About Our Cacao Origins
The states of Tabasco and Chiapas comprise 99% of Mexican cacao production, accounting for 27,000 tons across all of Mexico. While production has fallen sharply and steadily in recent decades, Mexico still produces almost 3 times more cacao than all Central American countries combined. However, as Mexico produces only 1/3 of the cacao that the country consumes, its chocolate industry continues to rely on imports.
This fact and the lack of fermentation tradition explains why Mexico is so rare to find as an origin of bean-to-bar chocolate around the world. Out of a production of 27,000 tons, less than 120 tons are exported each year, and just a small fraction is fine cacao.
Tabasco
Tabasco is the most important cacao growing region in Mexico, and has remained as one of the most important cacao producing centers in all of the Americas. It is home to the Olmec people, the “Mother Civilization” of Mesoamerica that not only built the first cities and pyramids–and coined the word “kakawa”–but also the first to turn cacao into chocolate over 3,000 years ago.
The Tabasqueño origin started as a single-estate bean, meaning it was produced from a single grower. The cacao is grown in an agroforestry system interspersed with other plants (such as tropical flowers, timber trees, citrus, pepper or mangos), and with no watering infrastructure, it relies 100% on rainfall.
The traditional Mexican post-harvest process is not fermentation, but “lavado” (washed cacao), which implies either washing the beans right away after breaking the pods or partially fermenting them for two or three days to remove the mucilage (cacao pulp) with less labor.

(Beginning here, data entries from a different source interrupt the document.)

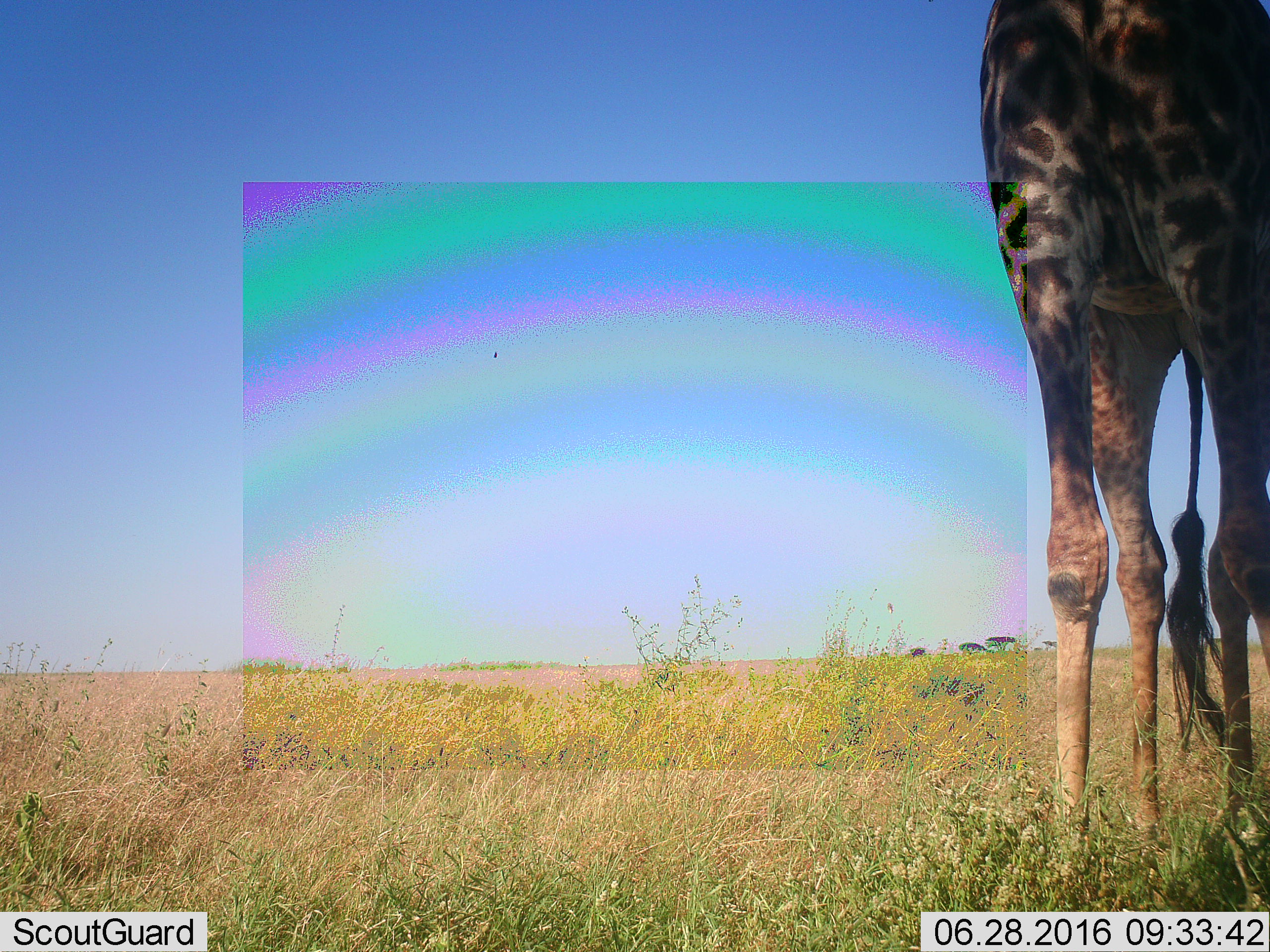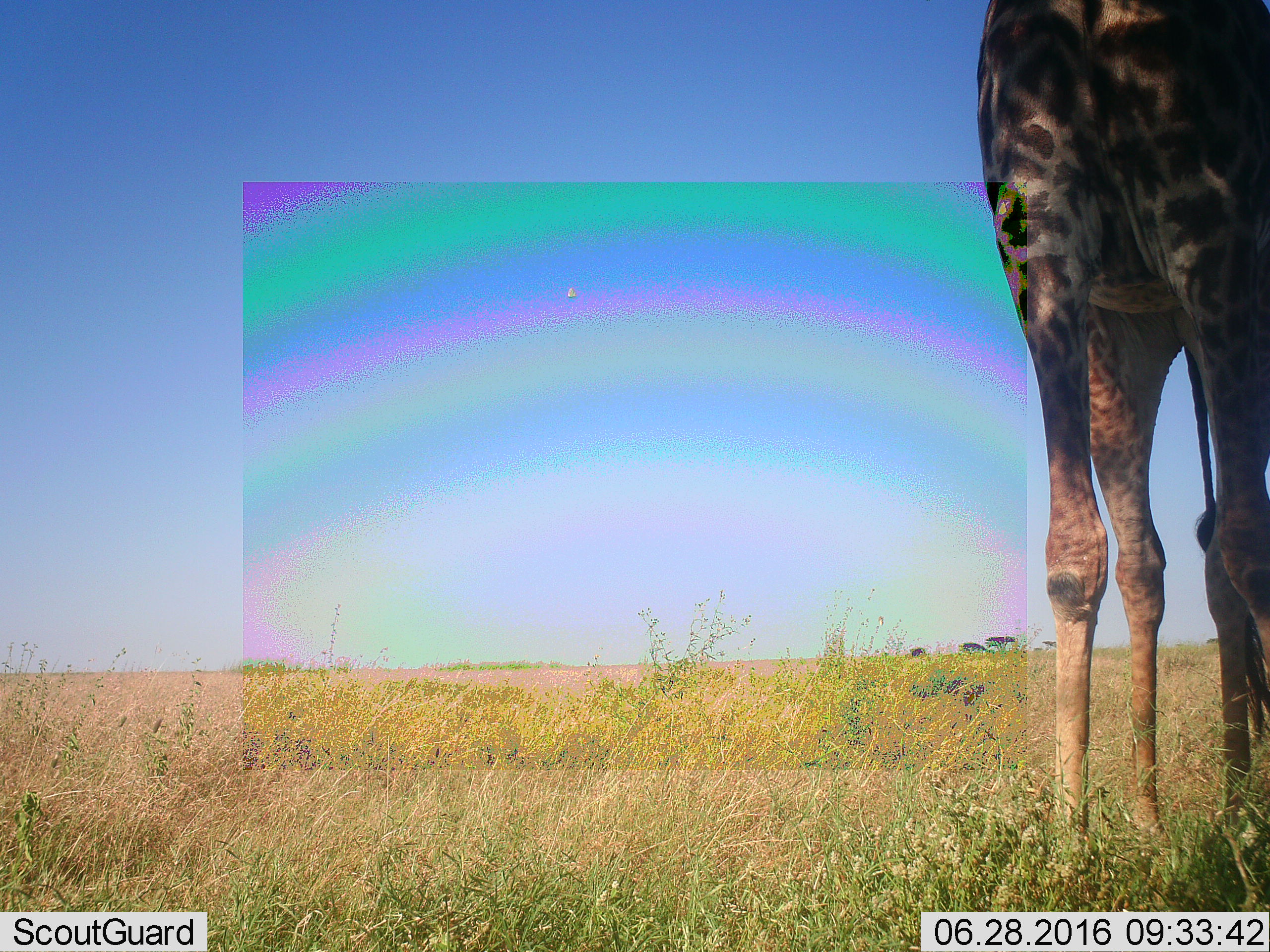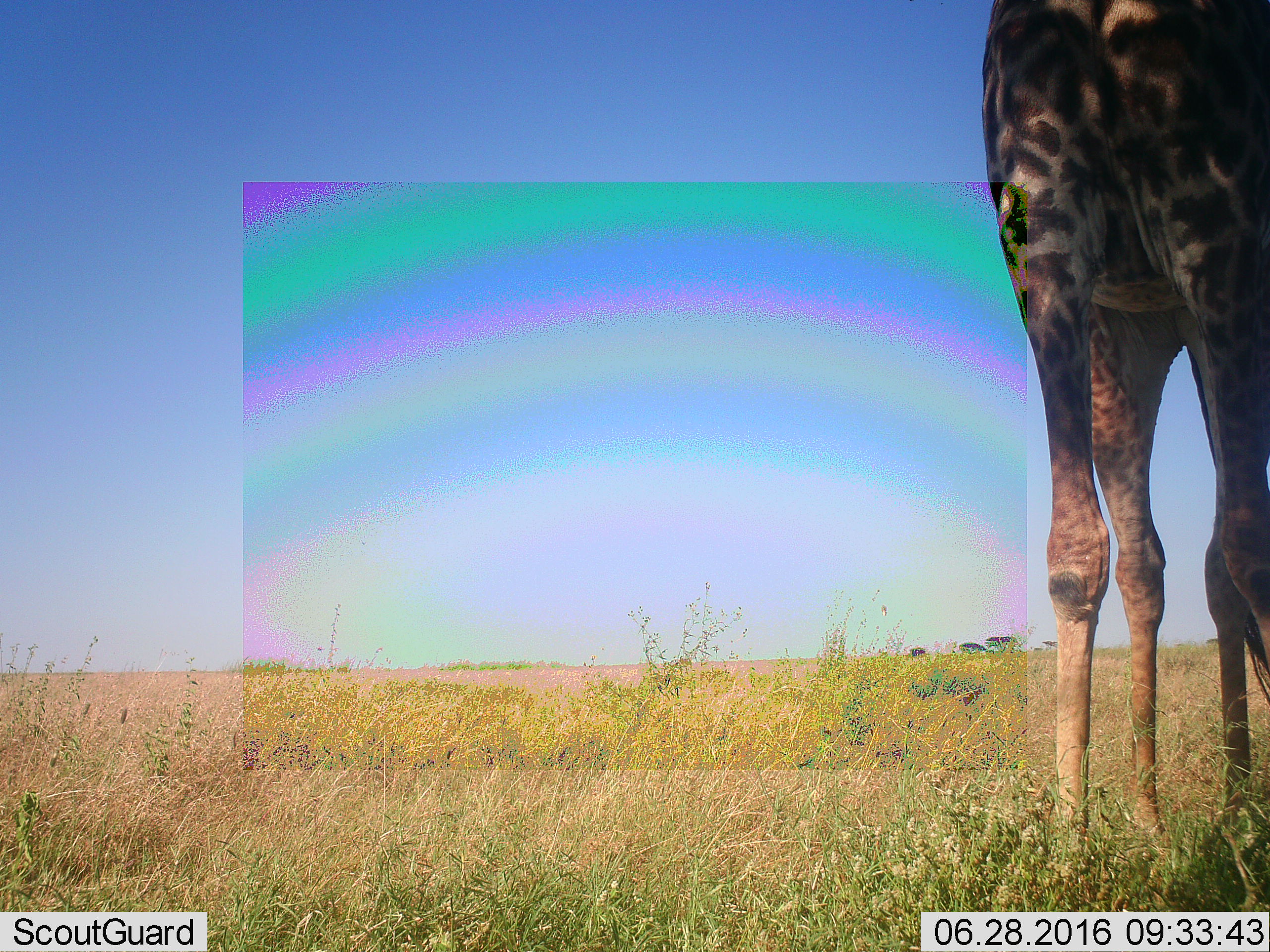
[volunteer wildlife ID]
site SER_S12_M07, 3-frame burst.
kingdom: Animalia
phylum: Chordata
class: Mammalia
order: Artiodactyla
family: Giraffidae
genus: Giraffa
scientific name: Giraffa camelopardalis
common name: giraffe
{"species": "giraffe (Giraffa camelopardalis)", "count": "1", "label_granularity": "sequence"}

Tabasco cacao pods, also known as forastero, are smaller, rounder and have a smoother skin. You’ll also find pods that, due to crossbreeding, look like a mix between the forastero and the more commonly known criollos (or “native”), resulting in a varietal called trinitario. When ripe, the pods can be very colorful.

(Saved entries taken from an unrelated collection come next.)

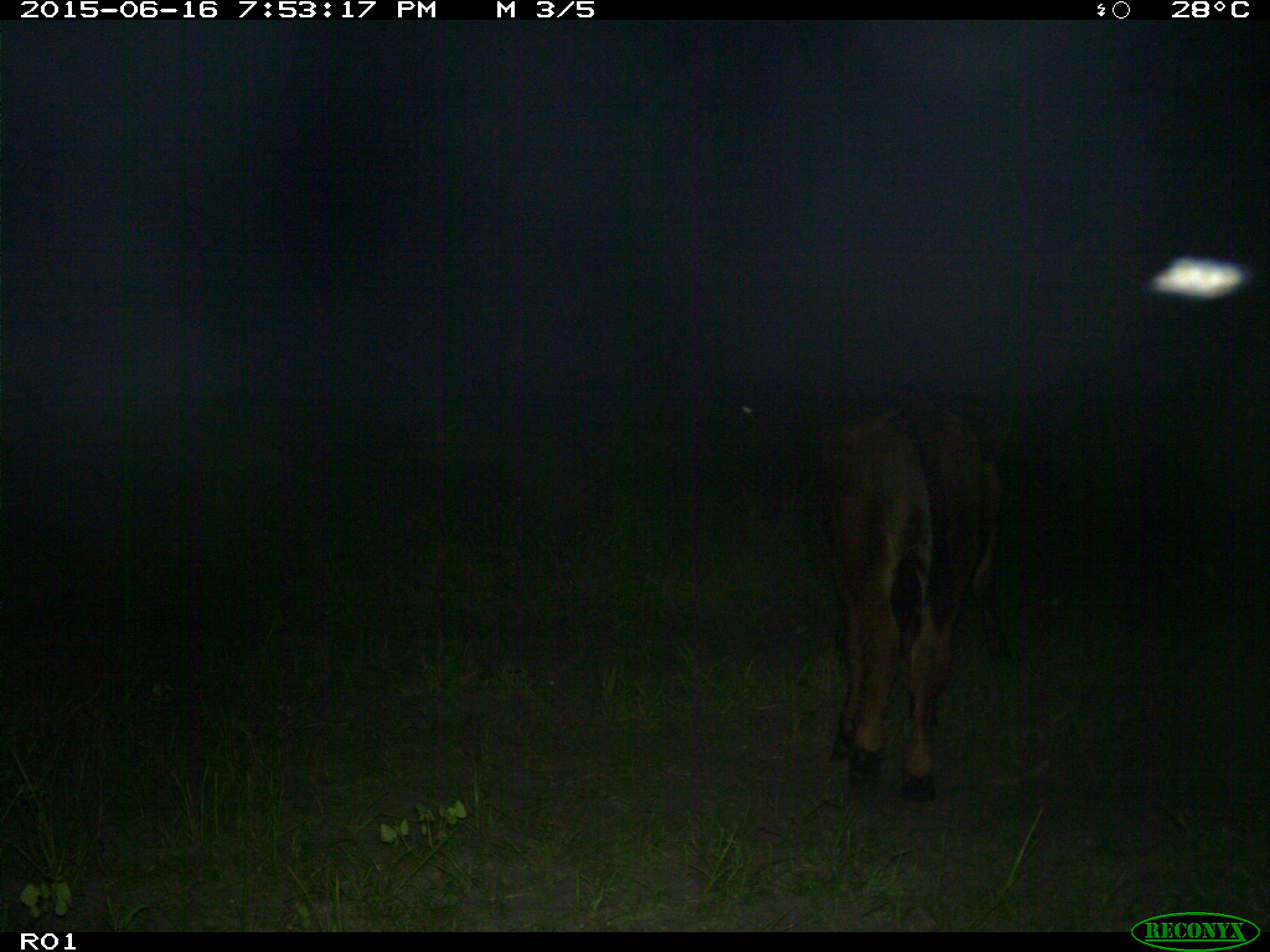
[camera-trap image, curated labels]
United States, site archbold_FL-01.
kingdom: Animalia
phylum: Chordata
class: Mammalia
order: Artiodactyla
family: Bovidae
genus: Bos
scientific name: Bos taurus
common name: domestic cow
Bos taurus (domestic cow).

The forastero’s flavor profile is more complex than it might seem, being dark and equally sweet and bitter. Although different roasting profiles and conching (bean refinement) times will end up in different flavors, common profiles include blackberry, a hint of slightly pungent pepper, a tang of lime, molasses or the sweetness of a date, and toasted pecans.
Chiapas
The Chiapanecan origin comes from Soconusco, a very old cacao growing region where cross-pollination has brought up a very distinctive genetic mix. Cacao has been continuously grown here for the last 4,000 years (estimated to be about 1900 BC) when the first sedentary civilization in Mesoamerica, the Mokayas, domesticated cacao. This diversity makes fermentation very hard to master. However, unlike other places where cacao hybrids have been planted at a large scale, Soconusco has kept its heirloom cacao safe.

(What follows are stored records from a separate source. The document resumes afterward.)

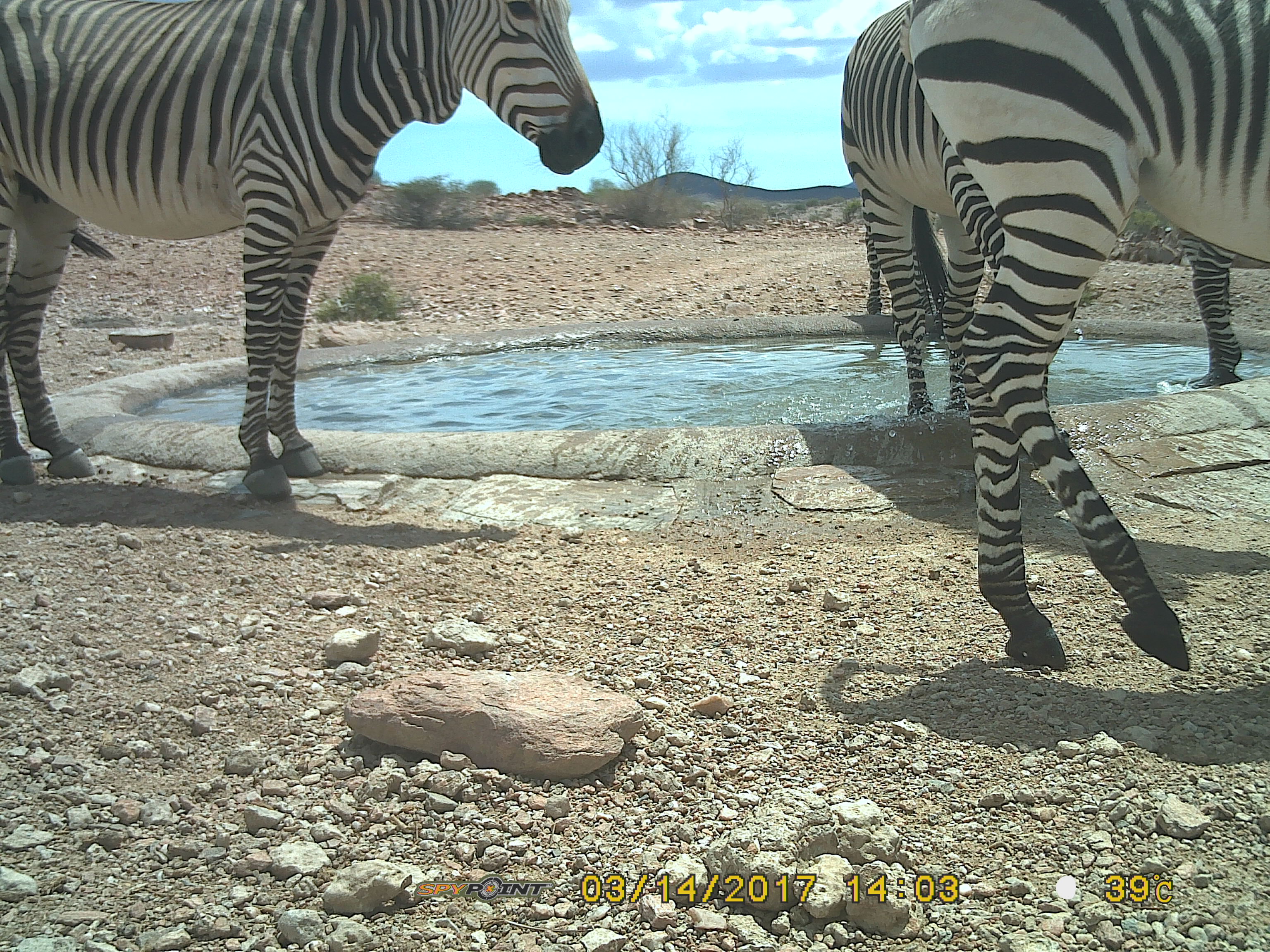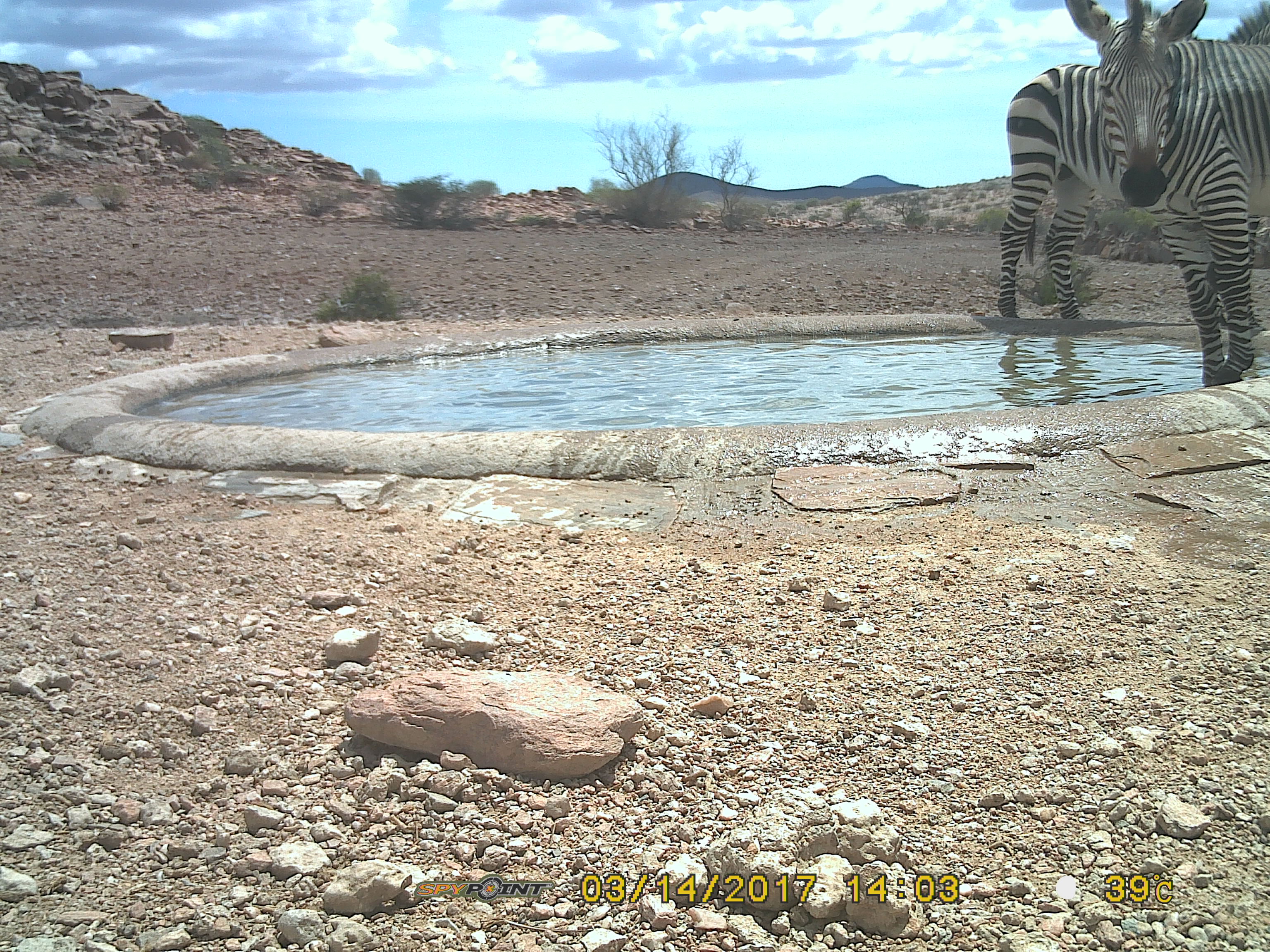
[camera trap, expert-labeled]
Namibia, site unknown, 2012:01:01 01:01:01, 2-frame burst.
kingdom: Animalia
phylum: Chordata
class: Mammalia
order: Perissodactyla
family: Equidae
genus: Equus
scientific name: Equus zebra hartmannae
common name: hartmann's mountain zebra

Chiapanecan cacao pods are harvested and fermented by a cooperative named Rayén founded in 2016. They are devoted to the rescue of the heirloom varieties of local cacao under threat by the introduction of highly productive and pest-resistant “clones”. In effort to maintain the varieties, they research those already present in their farms (which can be over a hundred years old) and then propagate the best among them. Consistency among single-origin farmers offsets genetic diversity because they know exactly which lots to ferment together.
Although the differentiation between forastero, trinitario and criollo isn’t clearcut and somewhat artificial, it can be regarded as a tendency. Rayén's cacao genetics could be described as a mixture of criollos and trinitarios (or “trinitarios acriollados” as they’re called). Though there are dozens of different colors and pod shape combinations, the shape of the pods have the typical corrugated skin and "lizard" tail. The beans inside the pods are predominantly white and pink when fresh, however when roasted and with the husk removed, you might end up with a vibrant color palette.
In terms of flavor profile, you’ll find nutty notes of cashew, almond and peanut butter; tangy, fruity notes of dried cherry and currants; and a heightened impression of natural sweetness, such as from caramelized bananas and dates.